The midpoint between your vertices is (-3,3).
(Its coordinates are the averages of the coordinates of the vertices: {{{(0+(-6))/2=3)}}} and {{{(3+3)/2=3}}}).
That should be the center of the hyperbola, and the point where the asymptotes intersect.
However, you asymptotes intersect at (3,-3).
 
A hyperbola with axes parallel to the x-axis and y-axis would have an equation
with a difference of squares involving x, y, and the coordinates of the center (h,k) of the hyperbola.
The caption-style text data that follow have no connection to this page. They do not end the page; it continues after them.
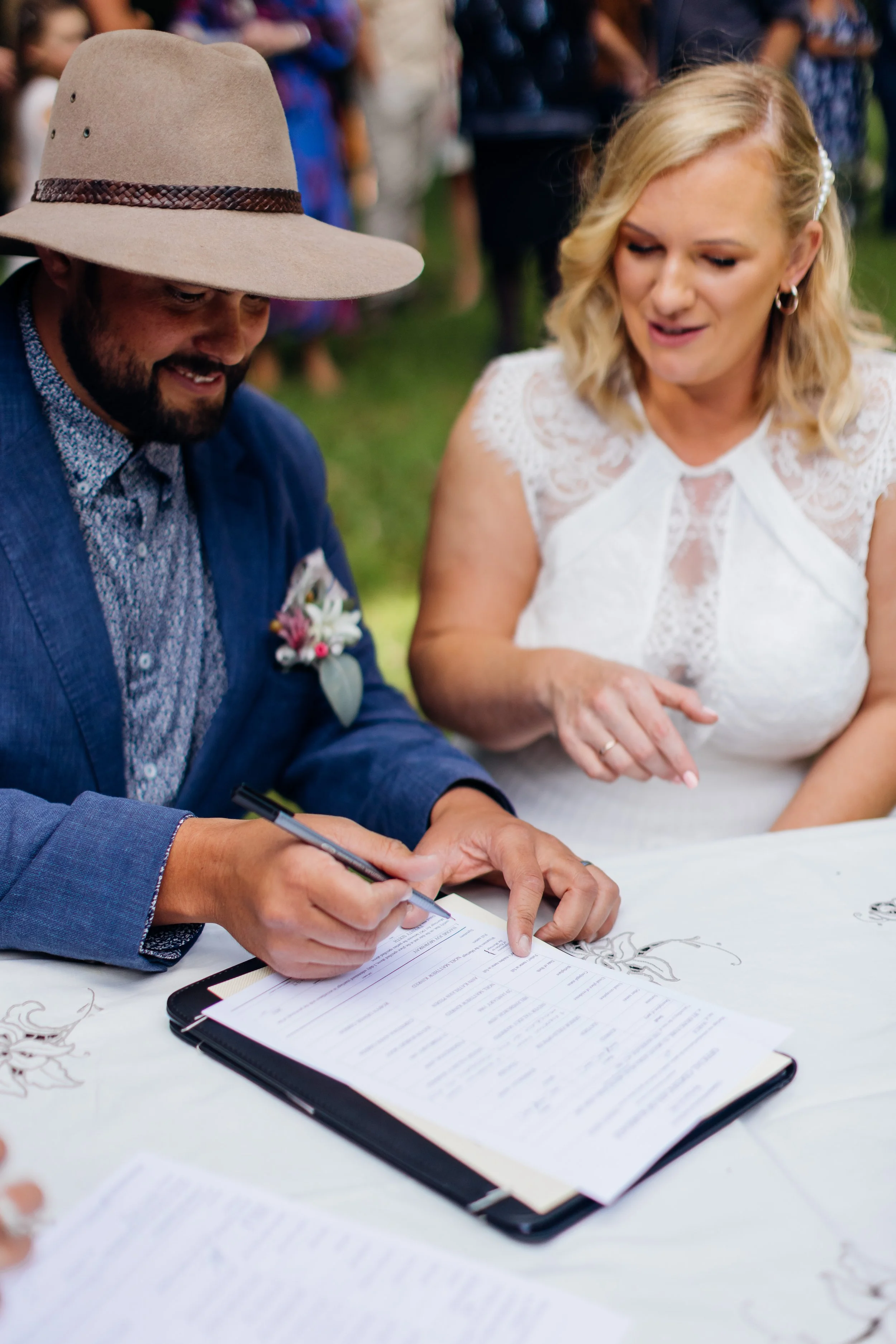 A man in a wide-brimmed hat and a woman in a white lace dress signing a document at a wedding ceremony.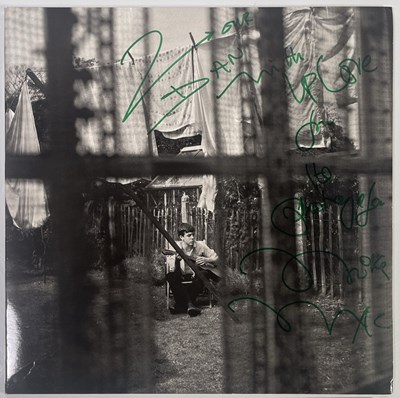 Lot 27 - PAUL MCCARTNEY - CHAOS AND CREATION IN THE BACK YARD - SIGNED BY MIKE MCCARTNEY.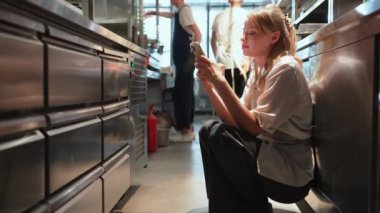 Dost canlısı sarışın kadın şef restoranın mutfağında telefonla mesaj atıyor.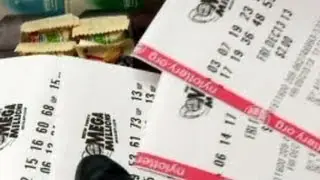 Mega Millions: Ga. woman claims half of huge lottery jackpot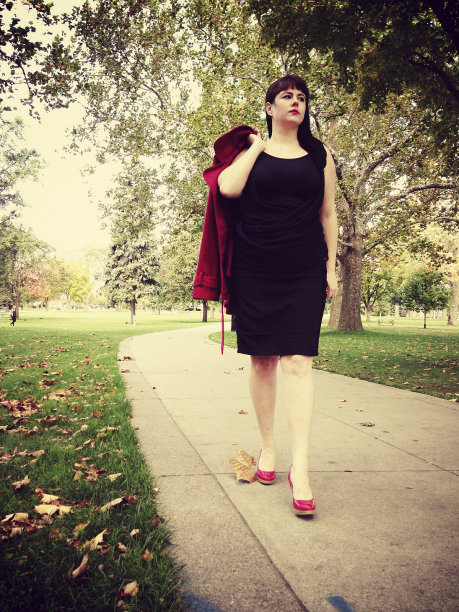 秋天里，女人在公园里散步图片下载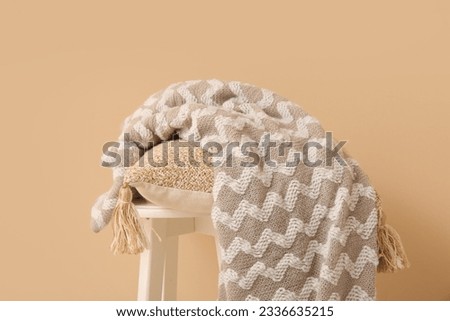 Stool with cushion and cozy blanket near beige wall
The equation for a hyperbola with a horizontal transverse axis, opening left and right, like ) (, would look like
{{{(x-h)^2/a^2-(y-k)^2/b^2=1}}} with asymptotes {{{y=(b/a)(x-h) +k}}} and {{{y= - (b/a)(x-h) +k}}} and vertices (h+a, k) and (h-a, k)
 
The equation for a hyperbola with a vertical transverse axis, would look like
{{{(y-k)^2/a^2-(x-h)^2/b^2=1}}} with asymptotes {{{y=(a/b)(x-h) +k}}} and {{{y= - (a/b)(x-h) +k}}} and vertices (h, a-k) and (h, a+k)
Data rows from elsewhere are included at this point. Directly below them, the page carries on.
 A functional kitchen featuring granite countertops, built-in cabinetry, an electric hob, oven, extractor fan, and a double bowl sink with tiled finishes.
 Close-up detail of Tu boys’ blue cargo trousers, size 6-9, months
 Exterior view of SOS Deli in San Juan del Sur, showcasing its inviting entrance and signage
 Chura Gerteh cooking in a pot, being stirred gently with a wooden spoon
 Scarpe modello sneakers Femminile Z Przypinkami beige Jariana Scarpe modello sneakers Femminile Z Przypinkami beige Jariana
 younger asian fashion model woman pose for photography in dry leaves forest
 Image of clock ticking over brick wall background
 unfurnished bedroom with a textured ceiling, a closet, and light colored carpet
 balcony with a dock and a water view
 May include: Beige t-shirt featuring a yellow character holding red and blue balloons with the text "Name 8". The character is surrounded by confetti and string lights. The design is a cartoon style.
If your asymptotes are {{{y=-x}}} and {{{y=x-6}}}, with slopes {{{1}}} and {{{-1}}}, then {{{a=b}}}.
You should be able to find {{{a=b}}}, {{{h}}} and {{{k}}} from the coordinates of the vertices.
If your vertices are truly (0,3) and (-6,3), the center is (-3,3),
and {{{a=3}}}, the distance from the center to each of the vertices.